▸ **Exercise objective**: Retype the passage on the icenticaftor study word for word. Begin at the words "The SAD and" and stop after "the treatment arms.".

In this manuscript, the results from the first-in-human study of icenticaftor monotherapy in healthy volunteers and CF patients are presented.
2. Methods
2.1. Study design
This was a first-in-human, multi-part, randomized, double-blind, placebo-controlled, dose-escalation study of single [SAD; Part 1] and multiple [MAD Part 2] ascending oral doses of icenticaftor over 14 days in healthy volunteers (EU Clinical Trials Register: 2011–005085-37) and multi-dose efficacy study [MES] in CF patients (Part 3; www.clinicaltrials.gov identifier: NCT02190604). Healthy volunteers and CF patients were randomized to receive icenticaftor or placebo (3:1 allocation ratio), across treatment groups in each part of the study (Fig. 1).
The SAD and MAD parts were performed at a single centre (Simbec Research Limited, Merthyr Tydfil CF48 4DR, UK) starting July 31, 2012, while the MES part was conducted at multiple sites in multiple countries from July 08, 2014, and the study was completed on Nov 30, 2015. In this study, icenticaftor in capsule formulation was used in all the treatment arms.
The study complied with the principles of the Declaration of Helsinki and the Good Clinical Practice guidelines. Before the start of the study, the clinical trial protocol, patient information leaflet, informed consent form, and other locally required documents were reviewed and approved by the Independent Ethics Committees or Institutional Review Boards, or both, of the participating centres. An independent Data Monitoring Committee (DMC) formed by the North American CF Foundation Therapeutics Development Network provided safety oversight for CF patients.

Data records
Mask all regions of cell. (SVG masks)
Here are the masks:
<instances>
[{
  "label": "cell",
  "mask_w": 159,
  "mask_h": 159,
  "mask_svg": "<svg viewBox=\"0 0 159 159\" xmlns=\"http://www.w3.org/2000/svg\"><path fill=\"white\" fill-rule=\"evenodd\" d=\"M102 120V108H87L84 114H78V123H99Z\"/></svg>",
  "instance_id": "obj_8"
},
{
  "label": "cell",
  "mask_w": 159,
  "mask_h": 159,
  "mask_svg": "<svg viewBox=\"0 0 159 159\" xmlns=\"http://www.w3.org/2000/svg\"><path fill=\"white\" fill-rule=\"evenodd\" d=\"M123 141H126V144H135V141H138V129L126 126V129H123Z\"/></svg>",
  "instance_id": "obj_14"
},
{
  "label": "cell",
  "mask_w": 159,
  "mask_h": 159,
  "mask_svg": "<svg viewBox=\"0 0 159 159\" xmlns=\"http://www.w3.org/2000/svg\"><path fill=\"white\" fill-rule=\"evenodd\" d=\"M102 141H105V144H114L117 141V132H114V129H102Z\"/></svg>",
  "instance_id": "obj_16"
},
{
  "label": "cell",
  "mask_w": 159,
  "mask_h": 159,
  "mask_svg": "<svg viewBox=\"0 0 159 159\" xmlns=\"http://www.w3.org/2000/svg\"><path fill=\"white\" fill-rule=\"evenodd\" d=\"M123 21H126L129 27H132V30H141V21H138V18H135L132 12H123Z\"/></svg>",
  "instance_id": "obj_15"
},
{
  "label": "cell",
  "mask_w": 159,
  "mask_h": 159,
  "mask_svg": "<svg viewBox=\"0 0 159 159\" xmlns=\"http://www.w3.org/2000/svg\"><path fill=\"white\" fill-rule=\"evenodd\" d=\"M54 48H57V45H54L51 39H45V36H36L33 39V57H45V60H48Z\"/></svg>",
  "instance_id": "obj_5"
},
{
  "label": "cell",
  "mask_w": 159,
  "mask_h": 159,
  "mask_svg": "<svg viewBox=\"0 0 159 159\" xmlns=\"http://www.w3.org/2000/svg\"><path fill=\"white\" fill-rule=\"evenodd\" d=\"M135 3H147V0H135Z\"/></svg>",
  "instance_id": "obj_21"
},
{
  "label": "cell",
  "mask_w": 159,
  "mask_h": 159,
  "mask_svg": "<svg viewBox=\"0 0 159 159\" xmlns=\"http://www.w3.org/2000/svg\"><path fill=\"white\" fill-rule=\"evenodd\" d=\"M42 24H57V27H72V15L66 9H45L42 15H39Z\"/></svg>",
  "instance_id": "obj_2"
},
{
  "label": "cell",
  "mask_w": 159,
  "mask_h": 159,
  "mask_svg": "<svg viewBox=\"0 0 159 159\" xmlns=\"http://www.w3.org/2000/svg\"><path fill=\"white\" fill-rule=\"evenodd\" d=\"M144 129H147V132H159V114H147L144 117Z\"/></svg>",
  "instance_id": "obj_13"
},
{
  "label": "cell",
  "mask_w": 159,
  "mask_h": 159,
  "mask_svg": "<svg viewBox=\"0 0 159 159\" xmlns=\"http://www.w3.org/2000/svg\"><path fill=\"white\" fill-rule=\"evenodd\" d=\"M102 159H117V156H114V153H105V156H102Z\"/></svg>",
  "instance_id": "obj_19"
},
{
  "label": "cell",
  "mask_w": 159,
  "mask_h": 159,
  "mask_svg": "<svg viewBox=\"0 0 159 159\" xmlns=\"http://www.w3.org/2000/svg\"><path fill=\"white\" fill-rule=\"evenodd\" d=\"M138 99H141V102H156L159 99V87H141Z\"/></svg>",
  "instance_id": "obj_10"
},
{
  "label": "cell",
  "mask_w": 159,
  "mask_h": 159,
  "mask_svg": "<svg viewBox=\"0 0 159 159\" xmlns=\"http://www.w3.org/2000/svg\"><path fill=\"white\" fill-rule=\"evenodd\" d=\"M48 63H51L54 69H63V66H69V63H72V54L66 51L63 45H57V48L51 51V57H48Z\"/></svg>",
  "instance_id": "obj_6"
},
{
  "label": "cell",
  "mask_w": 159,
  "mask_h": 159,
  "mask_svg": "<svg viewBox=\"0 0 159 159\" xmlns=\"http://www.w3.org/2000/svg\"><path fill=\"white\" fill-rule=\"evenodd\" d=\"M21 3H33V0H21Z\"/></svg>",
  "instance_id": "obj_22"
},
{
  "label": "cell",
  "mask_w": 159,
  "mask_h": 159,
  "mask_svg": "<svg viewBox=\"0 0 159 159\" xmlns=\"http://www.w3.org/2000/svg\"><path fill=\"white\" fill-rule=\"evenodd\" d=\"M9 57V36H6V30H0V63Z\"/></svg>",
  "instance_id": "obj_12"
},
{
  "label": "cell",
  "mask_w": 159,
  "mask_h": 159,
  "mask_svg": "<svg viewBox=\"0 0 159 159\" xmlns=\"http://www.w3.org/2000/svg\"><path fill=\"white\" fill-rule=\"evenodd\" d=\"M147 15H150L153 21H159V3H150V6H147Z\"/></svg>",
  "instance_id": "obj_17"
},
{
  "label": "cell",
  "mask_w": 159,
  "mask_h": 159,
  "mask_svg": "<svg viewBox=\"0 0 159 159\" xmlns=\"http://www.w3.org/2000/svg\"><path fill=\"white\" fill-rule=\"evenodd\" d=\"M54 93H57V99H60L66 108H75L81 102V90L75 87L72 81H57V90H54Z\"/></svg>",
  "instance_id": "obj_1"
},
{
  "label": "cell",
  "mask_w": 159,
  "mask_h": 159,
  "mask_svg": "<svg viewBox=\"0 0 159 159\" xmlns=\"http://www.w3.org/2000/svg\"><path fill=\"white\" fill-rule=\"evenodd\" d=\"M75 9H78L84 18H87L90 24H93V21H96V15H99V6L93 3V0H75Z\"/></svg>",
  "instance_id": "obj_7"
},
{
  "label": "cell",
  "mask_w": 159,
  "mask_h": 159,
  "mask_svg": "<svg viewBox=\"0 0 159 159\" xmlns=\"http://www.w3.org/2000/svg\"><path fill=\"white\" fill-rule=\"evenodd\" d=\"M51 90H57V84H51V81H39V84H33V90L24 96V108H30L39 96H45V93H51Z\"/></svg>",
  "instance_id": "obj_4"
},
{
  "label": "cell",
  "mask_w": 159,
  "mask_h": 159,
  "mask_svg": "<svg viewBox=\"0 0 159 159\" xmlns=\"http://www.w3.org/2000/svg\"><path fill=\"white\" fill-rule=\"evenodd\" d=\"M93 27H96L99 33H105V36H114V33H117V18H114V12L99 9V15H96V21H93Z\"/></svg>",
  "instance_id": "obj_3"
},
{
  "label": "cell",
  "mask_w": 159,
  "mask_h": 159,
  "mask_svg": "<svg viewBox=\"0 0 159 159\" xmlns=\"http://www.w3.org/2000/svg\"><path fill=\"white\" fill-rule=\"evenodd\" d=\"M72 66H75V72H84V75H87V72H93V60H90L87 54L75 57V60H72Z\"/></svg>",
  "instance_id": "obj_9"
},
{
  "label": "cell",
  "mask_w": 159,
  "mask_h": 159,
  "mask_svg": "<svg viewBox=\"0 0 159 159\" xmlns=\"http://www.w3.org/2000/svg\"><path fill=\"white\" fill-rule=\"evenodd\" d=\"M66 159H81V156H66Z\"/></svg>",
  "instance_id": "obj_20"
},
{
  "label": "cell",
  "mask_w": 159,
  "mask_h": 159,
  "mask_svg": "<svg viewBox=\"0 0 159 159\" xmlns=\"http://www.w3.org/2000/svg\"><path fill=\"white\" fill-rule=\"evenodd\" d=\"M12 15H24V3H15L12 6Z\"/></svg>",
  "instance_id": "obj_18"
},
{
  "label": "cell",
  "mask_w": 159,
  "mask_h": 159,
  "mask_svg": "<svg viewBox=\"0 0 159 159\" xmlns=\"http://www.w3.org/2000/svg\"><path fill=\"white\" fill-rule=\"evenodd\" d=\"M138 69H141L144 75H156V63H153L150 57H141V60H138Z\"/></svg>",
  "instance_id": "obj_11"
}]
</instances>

▸ **Solution for this exercise**:
The SAD and MAD parts were performed at a single centre (Simbec Research Limited, Merthyr Tydfil CF48 4DR, UK) starting July 31, 2012, while the MES part was conducted at multiple sites in multiple countries from July 08, 2014, and the study was completed on Nov 30, 2015. In this study, icenticaftor in capsule formulation was used in all the treatment arms.